# stunning Brenta - Ortles brevet (363 km + 8088 m) - best of video



## gyorgyigabor (29 Nov 2015)

Hello !
I'm happy to present my cycling video about the italian *permanent brevet Brenta - Ortles (officially 363 km + 8088 m). *Time to finish: 34 hours.
*It's route is wonderful and challenging (with legendary Giro d'Italia climbs):*
Pietramurata - *Molveno - Passo Palade (1518 m)* - Merano - *Passo dello Stelvio (2760 m)* -landslide on the descent - Bormio - *Passo di Gavia (2621 m)* - Ponte di Legno - *Passo del Tonale (1883 m) *- Dimaro - *Passo Campo Carlo Magno (1682 m)* - Stenico - Pietramurata.
I loved it very much and beside it was adventurous because on the Stelvio descent I had to climb through rocks because *serious landslides* caused by a strom.

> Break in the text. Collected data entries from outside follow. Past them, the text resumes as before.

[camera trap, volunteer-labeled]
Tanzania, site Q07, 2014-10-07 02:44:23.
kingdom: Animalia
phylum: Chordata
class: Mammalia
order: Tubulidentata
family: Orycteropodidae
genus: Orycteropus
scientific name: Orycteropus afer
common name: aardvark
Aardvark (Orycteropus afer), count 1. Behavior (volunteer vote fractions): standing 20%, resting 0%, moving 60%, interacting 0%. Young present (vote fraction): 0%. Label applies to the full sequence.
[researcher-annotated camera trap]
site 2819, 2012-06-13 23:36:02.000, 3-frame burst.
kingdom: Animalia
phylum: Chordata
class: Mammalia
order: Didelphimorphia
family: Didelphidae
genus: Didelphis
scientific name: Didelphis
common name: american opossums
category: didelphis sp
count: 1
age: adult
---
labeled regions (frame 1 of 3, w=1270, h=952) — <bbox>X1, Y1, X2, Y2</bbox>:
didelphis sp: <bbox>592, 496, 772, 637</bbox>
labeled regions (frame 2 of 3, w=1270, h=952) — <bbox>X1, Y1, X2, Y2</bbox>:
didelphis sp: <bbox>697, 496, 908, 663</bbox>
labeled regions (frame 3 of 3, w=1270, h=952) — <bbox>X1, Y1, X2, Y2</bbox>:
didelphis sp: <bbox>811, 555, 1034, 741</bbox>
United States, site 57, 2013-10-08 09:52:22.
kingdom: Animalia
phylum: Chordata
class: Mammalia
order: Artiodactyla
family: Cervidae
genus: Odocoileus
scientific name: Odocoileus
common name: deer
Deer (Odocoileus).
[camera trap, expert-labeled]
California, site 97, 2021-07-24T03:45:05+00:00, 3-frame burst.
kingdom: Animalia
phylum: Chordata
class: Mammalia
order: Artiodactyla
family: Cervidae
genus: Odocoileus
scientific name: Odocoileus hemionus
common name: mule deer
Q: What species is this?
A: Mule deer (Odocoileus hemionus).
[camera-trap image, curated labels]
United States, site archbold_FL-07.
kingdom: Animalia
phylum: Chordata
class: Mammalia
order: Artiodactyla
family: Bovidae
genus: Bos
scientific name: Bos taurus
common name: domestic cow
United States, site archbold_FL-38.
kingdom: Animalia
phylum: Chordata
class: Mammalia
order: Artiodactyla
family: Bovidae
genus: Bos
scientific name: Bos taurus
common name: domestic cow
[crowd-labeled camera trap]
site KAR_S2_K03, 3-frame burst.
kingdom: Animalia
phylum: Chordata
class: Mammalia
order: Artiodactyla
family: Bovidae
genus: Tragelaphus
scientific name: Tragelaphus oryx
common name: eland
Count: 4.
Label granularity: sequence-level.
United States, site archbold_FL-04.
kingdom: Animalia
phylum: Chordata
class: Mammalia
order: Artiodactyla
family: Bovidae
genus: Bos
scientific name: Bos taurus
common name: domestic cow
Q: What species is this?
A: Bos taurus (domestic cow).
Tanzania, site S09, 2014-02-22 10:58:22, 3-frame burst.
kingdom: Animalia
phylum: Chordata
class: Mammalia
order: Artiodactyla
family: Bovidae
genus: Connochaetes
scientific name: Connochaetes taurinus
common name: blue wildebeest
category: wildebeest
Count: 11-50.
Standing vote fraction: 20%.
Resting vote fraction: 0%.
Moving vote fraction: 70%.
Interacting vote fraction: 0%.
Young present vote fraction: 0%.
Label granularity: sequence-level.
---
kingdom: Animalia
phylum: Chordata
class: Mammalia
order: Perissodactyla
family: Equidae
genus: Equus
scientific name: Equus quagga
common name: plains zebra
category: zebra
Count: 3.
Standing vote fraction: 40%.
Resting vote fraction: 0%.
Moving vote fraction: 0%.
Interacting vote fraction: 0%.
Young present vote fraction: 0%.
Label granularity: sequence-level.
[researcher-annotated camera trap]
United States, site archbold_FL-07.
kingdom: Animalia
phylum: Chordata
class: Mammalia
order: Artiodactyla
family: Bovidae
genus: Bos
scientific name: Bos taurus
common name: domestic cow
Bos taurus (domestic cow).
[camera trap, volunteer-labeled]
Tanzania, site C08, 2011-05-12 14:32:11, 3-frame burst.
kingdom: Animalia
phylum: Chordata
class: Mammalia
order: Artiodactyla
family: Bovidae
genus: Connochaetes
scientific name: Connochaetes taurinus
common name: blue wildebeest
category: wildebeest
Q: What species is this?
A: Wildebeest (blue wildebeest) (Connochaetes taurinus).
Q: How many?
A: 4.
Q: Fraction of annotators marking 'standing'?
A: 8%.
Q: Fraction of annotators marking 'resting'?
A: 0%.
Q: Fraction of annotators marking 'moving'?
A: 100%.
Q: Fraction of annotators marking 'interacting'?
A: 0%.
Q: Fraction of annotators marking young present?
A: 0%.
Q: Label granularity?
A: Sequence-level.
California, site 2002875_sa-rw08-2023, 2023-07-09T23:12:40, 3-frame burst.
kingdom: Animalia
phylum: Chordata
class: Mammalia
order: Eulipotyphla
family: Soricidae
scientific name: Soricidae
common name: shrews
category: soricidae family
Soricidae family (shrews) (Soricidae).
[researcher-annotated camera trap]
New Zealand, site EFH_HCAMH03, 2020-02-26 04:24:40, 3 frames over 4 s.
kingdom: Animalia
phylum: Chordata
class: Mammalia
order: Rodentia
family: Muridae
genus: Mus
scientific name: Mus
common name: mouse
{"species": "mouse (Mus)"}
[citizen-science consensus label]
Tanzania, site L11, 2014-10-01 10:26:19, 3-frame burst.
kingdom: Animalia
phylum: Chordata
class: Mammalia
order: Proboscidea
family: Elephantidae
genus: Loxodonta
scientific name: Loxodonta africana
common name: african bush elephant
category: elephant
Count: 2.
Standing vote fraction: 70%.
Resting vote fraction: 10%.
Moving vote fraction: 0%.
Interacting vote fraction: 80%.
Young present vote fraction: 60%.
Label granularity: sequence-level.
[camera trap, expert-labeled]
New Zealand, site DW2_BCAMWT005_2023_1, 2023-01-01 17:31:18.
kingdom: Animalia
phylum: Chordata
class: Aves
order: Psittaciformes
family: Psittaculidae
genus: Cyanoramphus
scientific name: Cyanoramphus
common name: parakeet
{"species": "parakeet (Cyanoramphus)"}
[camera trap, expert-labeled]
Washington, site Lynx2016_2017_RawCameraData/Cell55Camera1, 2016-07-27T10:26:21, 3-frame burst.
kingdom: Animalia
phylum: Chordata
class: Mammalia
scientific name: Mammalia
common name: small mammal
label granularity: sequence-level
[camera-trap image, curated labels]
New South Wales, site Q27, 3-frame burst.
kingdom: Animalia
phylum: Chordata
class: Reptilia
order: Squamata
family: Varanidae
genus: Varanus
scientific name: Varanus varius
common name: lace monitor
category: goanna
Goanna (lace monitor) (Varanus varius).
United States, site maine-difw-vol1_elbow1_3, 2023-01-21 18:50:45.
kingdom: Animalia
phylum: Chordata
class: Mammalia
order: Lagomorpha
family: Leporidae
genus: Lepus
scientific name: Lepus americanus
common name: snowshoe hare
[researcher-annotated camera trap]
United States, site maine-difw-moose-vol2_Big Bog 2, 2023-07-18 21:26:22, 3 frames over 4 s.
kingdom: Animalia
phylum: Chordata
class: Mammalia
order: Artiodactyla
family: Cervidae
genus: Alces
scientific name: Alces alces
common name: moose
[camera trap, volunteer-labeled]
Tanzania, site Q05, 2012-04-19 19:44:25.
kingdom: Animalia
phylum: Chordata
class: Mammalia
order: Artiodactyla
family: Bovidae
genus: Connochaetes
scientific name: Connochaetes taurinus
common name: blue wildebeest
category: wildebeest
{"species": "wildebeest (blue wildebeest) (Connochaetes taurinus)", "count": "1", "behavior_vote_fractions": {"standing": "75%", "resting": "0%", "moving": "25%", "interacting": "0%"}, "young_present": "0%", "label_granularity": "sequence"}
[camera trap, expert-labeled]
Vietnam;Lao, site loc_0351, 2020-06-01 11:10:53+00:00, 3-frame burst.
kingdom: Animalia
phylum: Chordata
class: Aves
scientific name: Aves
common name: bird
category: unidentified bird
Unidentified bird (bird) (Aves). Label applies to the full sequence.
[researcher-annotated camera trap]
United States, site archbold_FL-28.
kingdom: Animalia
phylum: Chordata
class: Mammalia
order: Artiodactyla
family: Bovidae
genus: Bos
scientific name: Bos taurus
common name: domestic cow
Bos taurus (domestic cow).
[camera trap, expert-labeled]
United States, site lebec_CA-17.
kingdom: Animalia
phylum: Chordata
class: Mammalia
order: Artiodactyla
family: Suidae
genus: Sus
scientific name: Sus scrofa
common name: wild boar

During the winter I will edit a longer, ca. 40 minutes long video too and in few weeks time I will share a ca. 2 pages long travelogue about it.

I can truely suggest riding this wonderful challenge or parts of the route !

Thanks for watching and I'm hope (almost sure) to like it !
Gábor


----------



## steveindenmark (1 Dec 2015)

Excellent and congratulations


----------



## gyorgyigabor (29 Dec 2015)

Thank You ! 


steveindenmark said:


> Excellent and congratulations


----------